Lesson #3: Find a way to get paid to continue learning.
It’s been very difficult for me to walk away from healthcare. I spent a lot of time & money getting my degree, and I’ve carried dietitian as my identity since I graduated. It’s hard to not see leaving as a mistake.
However, I think there’s a better way to look at change. Instead of viewing deciding to quit as a negative or failure, try to think of life as an exciting journey in knowledge and skills acquisition.
Can you get paid to learn information or skills you’re interested in learning?
I’m happy that I became a pediatric dietititian. I have a fantastic understanding of food & nutrition now, and I know how to properly feed my own family if I should choose to have kids. That knowledge doesn’t *poof* and disappear the second I stop using it to get a paycheck.

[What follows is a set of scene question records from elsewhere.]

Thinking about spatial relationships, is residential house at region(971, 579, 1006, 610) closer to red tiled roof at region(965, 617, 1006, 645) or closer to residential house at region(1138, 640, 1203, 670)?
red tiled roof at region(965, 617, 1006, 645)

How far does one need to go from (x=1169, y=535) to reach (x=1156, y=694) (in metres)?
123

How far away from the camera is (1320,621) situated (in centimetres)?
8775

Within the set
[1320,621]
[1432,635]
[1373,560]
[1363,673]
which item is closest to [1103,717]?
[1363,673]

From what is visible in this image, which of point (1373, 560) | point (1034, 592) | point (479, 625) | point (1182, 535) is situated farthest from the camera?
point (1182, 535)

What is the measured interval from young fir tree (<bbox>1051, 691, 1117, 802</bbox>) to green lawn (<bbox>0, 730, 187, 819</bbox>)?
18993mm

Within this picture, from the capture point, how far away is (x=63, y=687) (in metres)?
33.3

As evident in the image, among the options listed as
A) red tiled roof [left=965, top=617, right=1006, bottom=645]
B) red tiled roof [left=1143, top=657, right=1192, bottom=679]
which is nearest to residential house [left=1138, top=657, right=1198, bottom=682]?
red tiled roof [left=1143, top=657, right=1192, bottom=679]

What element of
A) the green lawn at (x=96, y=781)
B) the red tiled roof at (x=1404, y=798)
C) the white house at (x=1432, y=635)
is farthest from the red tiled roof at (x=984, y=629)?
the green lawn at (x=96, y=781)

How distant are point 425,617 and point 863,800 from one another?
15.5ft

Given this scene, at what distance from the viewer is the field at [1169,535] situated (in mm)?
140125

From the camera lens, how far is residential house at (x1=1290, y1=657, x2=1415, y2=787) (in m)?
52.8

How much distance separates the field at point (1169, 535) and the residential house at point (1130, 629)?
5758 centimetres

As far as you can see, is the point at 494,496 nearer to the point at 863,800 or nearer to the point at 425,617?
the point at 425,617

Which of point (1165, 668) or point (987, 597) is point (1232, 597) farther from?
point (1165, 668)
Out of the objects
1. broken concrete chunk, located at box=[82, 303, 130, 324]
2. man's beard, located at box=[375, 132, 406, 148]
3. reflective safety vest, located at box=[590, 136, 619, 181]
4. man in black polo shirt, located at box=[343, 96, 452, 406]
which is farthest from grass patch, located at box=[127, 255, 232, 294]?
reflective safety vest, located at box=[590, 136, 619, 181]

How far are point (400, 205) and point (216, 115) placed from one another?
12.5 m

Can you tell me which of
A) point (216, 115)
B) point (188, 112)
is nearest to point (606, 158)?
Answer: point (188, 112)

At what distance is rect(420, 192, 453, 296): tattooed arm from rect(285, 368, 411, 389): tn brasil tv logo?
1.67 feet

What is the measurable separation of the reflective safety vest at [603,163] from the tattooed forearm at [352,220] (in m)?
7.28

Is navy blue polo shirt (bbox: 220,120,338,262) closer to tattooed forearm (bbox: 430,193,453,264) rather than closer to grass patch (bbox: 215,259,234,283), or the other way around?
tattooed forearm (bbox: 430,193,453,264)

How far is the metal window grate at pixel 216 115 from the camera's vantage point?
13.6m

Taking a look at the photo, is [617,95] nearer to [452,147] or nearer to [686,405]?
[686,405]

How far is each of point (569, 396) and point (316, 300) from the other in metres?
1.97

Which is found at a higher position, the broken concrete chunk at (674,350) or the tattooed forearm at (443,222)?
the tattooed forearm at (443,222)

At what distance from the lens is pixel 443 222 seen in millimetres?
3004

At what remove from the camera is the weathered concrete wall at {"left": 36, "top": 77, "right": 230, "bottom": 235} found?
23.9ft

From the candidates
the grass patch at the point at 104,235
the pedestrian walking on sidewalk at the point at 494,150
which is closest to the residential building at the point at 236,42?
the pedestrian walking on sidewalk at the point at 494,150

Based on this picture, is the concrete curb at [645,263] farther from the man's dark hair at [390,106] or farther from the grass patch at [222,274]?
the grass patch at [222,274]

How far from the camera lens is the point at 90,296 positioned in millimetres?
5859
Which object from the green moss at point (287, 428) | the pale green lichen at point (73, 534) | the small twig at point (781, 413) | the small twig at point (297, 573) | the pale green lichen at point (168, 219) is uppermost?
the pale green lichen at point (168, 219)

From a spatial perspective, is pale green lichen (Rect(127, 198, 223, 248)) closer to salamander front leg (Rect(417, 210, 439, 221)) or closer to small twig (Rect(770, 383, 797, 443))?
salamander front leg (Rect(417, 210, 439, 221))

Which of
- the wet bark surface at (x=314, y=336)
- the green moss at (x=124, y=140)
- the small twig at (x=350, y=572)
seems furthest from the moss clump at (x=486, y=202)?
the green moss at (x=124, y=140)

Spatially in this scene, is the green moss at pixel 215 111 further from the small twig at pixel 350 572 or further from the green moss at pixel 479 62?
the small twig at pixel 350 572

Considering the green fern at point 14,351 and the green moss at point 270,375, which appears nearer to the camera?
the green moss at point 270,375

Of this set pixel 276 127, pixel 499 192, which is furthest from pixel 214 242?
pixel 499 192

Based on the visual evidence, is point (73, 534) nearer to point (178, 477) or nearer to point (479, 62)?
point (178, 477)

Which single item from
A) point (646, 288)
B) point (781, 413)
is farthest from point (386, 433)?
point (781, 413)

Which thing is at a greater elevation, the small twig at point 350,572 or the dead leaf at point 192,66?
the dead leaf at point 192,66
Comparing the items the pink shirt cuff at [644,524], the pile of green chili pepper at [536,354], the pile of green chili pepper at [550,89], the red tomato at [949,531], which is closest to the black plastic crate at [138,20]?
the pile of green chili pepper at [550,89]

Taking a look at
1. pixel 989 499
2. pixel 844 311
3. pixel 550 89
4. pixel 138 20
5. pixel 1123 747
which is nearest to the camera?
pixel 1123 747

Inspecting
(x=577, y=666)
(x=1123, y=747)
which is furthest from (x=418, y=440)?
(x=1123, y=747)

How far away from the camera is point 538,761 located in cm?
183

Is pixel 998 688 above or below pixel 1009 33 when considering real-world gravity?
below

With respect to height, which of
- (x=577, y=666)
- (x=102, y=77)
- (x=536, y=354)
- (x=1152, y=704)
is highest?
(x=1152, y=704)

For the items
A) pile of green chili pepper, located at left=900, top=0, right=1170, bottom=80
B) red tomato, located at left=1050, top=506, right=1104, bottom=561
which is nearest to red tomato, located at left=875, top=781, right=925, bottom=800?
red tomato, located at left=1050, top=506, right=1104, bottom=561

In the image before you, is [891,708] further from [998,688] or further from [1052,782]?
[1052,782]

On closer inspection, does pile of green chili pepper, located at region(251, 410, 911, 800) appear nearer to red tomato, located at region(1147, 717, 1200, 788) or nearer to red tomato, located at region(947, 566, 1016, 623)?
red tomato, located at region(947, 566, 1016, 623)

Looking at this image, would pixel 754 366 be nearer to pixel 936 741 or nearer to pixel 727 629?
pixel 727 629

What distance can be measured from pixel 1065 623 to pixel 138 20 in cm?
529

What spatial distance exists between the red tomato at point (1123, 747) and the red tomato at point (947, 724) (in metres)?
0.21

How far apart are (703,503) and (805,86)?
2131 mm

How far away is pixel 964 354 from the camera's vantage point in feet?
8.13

There are also transferable skills you’ll learn with every step you take.
Being a dietitian taught my shy self how to walk into a room and be the first to speak. It taught me how to take charge and make recommendations. I was the expert in the room.
Blogging has taught me how to start a website, to emotionally “put myself out there” publicly, and to have patience when my pursuits take awhile to grow.
All of the things I have done leading up to the decision to resign weren’t wasted time; they were building blocks.
Changing careers isn’t a negative; it’s an exciting collision of skills & knowledge I’ve acquired carrying me in a different direction. I got paid to learn things these past few years that I wanted to learn. That doesn’t mean I need to CONTINUE doing them however.
I have a quote on my desk that says “Give yourself permission to have the ambitions that you have” [Brendon Burchard]. When I first read it I loved it enough to frame it. Now I feel I’ve given myself permission to try to live it.
Go find “the dress” that suits you. Don’t settle, and don’t be scared to change your mind.